EXTRAIT DE PAGE »
__________

F. Révolution, Contre-Révolution et dictature
Ces considérations sur les positions respectives de la Révolution et de la
pensée catholique à propos des formes de gouvernement susciteront chez nombre
de lecteurs une question: la dictature est-elle un facteur de Révolution, ou de
Contre-Révolution?
Pour répondre clairement à un problème qui a reçu tant de solutions
confuses et parfois tendancieuses, il est nécessaire d'établir une distinction
entre divers éléments qui s'enchevêtrent de manière désordonnée dans l'idée de
dictature telle que l'opinion publique la conçoit. Celle-ci, confondant la
dictature considérée en théorie avec ce qu'elle a été "in concreto"
au cours de notre siècle, entend par là un état de choses dans lequel un chef
muni de pouvoirs illimités gouverne un pays donné. Pour le bien de ce dernier
disent les uns, pour son malheur disent les autres. Mais dans les deux cas, il
s'agit toujours d'une dictature.
Or ce concept contient deux éléments distincts:
-
l'omnipotence
de l'Etat;
-
la
concentration du pouvoir en une seule personne.
Il semble que ce second élément retienne davantage l'attention dans le
public. Toutefois, l'élément fondamental est le premier, au moins si l'on
entend par dictature un état de choses dans lequel, tout ordre juridique étant
suspendu, le pouvoir public dispose à son gré de tous les droits. Il est
évident qu'une telle dictature peut être exercée soit par un roi (la dictature
royale, c'est-à-dire la suspension de tout ordre juridique et l'exercice sans
restriction du pouvoir public par le roi; à ne pas confondre, bien entendu,
avec l'Ancien Régime dans lequel ces garanties existaient dans une très large
mesure, et bien moins encore avec la monarchie organique du Moyen-Age), soit
par un chef populaire, une aristocratie héréditaire, un clan de banquiers, ou
encore par la masse.
La dictature exercée par un chef ou un groupe n'est, en soi, ni
révolutionnaire ni contre-révolutionnaire. Elle sera l'une ou l'autre en
fonction des circonstances qui lui ont donné son origine et de l'oeuvre qu'elle
réalisera. Et cela qu'elle soit dans les mains d'un homme ou d'un groupe.

__________

DONNÉES FOURNIES »

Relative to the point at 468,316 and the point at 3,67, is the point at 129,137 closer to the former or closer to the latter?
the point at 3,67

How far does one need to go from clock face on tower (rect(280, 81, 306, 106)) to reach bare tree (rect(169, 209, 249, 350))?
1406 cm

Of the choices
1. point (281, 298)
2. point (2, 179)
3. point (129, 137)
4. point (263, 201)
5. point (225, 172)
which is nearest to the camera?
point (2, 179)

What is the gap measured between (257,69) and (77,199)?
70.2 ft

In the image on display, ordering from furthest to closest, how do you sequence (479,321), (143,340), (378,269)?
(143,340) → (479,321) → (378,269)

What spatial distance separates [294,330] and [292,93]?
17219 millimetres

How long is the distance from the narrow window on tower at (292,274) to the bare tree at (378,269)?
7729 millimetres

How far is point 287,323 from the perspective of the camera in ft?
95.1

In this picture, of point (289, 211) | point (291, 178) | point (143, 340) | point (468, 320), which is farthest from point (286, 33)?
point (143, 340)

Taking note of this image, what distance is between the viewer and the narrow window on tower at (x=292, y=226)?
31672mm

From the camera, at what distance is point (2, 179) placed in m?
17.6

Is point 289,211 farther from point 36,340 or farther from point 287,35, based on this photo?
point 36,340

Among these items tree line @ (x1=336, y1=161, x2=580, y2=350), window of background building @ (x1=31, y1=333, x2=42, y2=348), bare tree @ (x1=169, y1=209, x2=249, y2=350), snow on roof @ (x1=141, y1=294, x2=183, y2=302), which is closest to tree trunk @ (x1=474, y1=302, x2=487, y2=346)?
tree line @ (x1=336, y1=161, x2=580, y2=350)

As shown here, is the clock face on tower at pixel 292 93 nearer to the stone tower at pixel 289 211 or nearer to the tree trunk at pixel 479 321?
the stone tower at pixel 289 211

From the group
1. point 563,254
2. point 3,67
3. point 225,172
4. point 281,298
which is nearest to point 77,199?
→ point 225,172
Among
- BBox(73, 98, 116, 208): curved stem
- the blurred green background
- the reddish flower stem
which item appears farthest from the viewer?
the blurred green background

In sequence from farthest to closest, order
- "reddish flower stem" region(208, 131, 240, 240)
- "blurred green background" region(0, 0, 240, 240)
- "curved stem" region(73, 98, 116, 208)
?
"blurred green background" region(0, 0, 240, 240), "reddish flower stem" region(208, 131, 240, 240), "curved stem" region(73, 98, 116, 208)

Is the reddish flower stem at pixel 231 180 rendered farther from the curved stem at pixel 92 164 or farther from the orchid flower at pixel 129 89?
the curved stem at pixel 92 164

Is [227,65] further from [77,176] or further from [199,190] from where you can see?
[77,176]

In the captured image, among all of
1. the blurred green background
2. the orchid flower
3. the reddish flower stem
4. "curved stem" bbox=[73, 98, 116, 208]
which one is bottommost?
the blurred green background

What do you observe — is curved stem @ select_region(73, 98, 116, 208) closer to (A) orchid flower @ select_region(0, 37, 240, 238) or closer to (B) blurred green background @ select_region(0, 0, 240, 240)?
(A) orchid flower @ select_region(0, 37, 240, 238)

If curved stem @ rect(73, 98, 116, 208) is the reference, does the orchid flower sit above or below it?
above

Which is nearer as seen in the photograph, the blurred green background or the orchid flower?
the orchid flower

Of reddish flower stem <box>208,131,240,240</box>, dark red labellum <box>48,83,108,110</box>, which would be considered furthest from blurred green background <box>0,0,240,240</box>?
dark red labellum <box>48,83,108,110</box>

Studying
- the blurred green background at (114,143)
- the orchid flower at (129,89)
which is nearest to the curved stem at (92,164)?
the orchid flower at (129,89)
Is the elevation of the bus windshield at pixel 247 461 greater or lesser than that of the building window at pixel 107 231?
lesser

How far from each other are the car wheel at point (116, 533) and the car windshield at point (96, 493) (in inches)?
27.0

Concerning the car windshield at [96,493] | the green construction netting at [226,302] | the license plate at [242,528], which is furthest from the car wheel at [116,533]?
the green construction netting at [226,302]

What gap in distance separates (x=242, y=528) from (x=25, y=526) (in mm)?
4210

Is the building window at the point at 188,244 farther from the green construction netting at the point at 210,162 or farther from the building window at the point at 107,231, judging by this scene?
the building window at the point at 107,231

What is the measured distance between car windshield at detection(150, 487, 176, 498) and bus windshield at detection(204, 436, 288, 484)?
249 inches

__________

CONSIGNE » Dans l'extrait sur la dictature, reprenez s'il vous plaît le passage commençant à "Il semble que" et finissant à "par la masse.", en y remplaçant "banquiers" par "financiers".

RÉPONSE »
Il semble que ce second élément retienne davantage l'attention dans le
public. Toutefois, l'élément fondamental est le premier, au moins si l'on
entend par dictature un état de choses dans lequel, tout ordre juridique étant
suspendu, le pouvoir public dispose à son gré de tous les droits. Il est
évident qu'une telle dictature peut être exercée soit par un roi (la dictature
royale, c'est-à-dire la suspension de tout ordre juridique et l'exercice sans
restriction du pouvoir public par le roi; à ne pas confondre, bien entendu,
avec l'Ancien Régime dans lequel ces garanties existaient dans une très large
mesure, et bien moins encore avec la monarchie organique du Moyen-Age), soit
par un chef populaire, une aristocratie héréditaire, un clan de financiers, ou
encore par la masse.